PROBLEM
Reproduce the threshold sensitivity notebook from "# Add pass@k" through "plot_data.append(entry)", substituting "present" for "available".
==== READING PASSAGE ====
# Threshold Sensitivity Analysis

This notebook analyzes the effect of the reasoning threshold on the model's performance.
It reads from `metrics_summary.jsonl`.

In [None]:
import json
import os
import pandas as pd
import matplotlib.pyplot as plt
import seaborn as sns
from pathlib import Path

# Set plot style
sns.set_theme(style="whitegrid")

# Constants
PROJECT_ROOT = Path("../").resolve()
METRICS_FILE = PROJECT_ROOT / "metrics_summary.jsonl"

MODEL_NAME = "Qwen_Qwen3-4B-Thinking-2507"  # Updated model name
CATEGORY = "gsm8k"  # Updated benchmark name

In [None]:
def load_metrics(file_path):
    if not file_path.exists():
        print(f"Warning: {file_path} not found.")
        return []
    data = []
    with open(file_path, "r", encoding="utf-8") as f:
        for line in f:
            if line.strip():
                data.append(json.loads(line))
    return data

all_metrics = load_metrics(METRICS_FILE)
print(f"Total records loaded: {len(all_metrics)}")

In [None]:
# Filter data for specific model and category
model_metrics = [
    r for r in all_metrics 
    if r.get("model") == MODEL_NAME 
    and r.get("benchmark") == CATEGORY
    and r.get("sub_category") is None  # Only main benchmark data
]

# Identify baseline (rollout)
baseline_entry = next(
    (r for r in model_metrics if r.get("method") == "rollout"), 
    None
)

if baseline_entry:
    print(f"Baseline (Rollout) found: Acc={baseline_entry.get('accuracy', 0):.2f}%, AvgTokens={baseline_entry.get('avg_token_length', 0):.1f}")
else:
    print("Warning: Baseline (Rollout) not found.")

plot_data = []

for r in model_metrics:
    if r.get("method") == "thinkbrake":
        try:
            t_val = float(r.get("threshold"))
            
            # Calculate Token Reduction
            token_reduction = None
            if baseline_entry:
                base_tokens = baseline_entry.get("avg_token_length", 0)
                curr_tokens = r.get("avg_token_length", 0)
                if base_tokens > 0:
                    token_reduction = (base_tokens - curr_tokens) / base_tokens * 100
            
            entry = {
                "threshold": t_val,
                "accuracy": r.get("accuracy", 0),
                "majority_accuracy": r.get("majority_accuracy"),
                "avg_token_length": r.get("avg_token_length", 0),
                "token_reduction": token_reduction,
                "type": "ThinkBrake"
            }
            
            # Add pass@k if available
            if "pass@k" in r and isinstance(r["pass@k"], dict):
                for k, v in r["pass@k"].items():
                    entry[f"pass@{k}"] = v
            
            plot_data.append(entry)
==== DATA PROVIDED ====
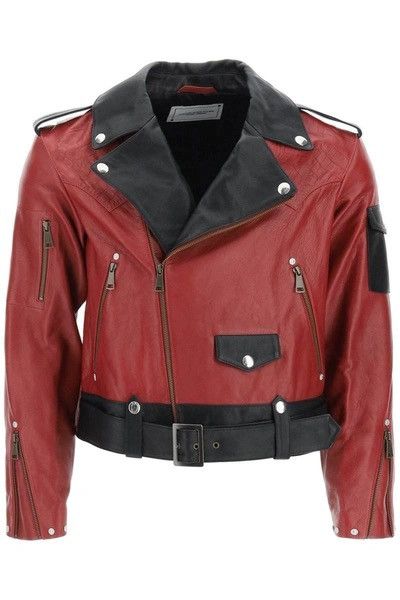 Youths In Balaclava Youths In Balaclava Red Leather Biker Jacket Size US XS / EU 42 / 0 - 1 Thumbnail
====
SOLVED PROBLEM
# Add pass@k if present
            if "pass@k" in r and isinstance(r["pass@k"], dict):
                for k, v in r["pass@k"].items():
                    entry[f"pass@{k}"] = v
            
            plot_data.append(entry)